**EXERCISE INSTRUCTIONS:** Copy the rows word for word, beginning at the line containing "this 1000×1000 image." and stopping after the line containing "black scorch mark on rim [836, 644, 944, 888]".

**DATASET EXTRACT:**
..........
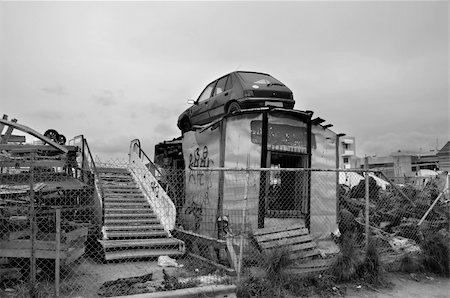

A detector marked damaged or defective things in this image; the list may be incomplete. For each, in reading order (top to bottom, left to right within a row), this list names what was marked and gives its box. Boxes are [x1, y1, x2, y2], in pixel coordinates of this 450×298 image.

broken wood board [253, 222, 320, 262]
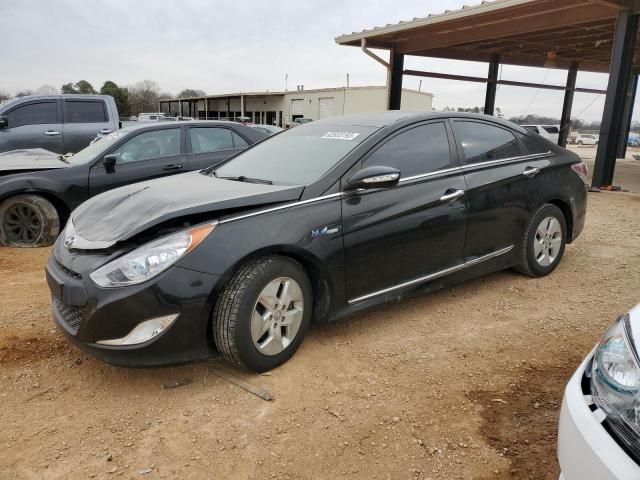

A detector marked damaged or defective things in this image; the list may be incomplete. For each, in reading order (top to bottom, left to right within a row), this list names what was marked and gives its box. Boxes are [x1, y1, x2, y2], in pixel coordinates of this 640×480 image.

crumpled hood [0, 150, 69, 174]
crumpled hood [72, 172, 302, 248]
..........
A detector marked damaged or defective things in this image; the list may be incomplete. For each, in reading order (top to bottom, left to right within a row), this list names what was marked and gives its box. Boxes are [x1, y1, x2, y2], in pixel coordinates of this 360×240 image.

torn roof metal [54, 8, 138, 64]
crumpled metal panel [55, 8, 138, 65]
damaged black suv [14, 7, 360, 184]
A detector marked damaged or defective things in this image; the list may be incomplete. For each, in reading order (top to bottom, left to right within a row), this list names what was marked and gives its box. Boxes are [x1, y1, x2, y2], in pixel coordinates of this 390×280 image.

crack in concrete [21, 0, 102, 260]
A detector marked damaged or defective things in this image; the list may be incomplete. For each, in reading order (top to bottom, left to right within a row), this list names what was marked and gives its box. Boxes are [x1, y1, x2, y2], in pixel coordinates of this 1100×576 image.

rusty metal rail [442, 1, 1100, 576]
..........
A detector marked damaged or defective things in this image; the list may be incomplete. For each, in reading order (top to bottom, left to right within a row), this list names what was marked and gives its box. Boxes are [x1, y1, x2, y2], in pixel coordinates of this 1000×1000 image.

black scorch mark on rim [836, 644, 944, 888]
..........
**FINISHED ANSWER:**
A detector marked damaged or defective things in this image; the list may be incomplete. For each, in reading order (top to bottom, left to right within a row), this list names what was marked and gives its box. Boxes are [x1, y1, x2, y2], in pixel coordinates of this 1000×1000 image.

black scorch mark on rim [836, 644, 944, 888]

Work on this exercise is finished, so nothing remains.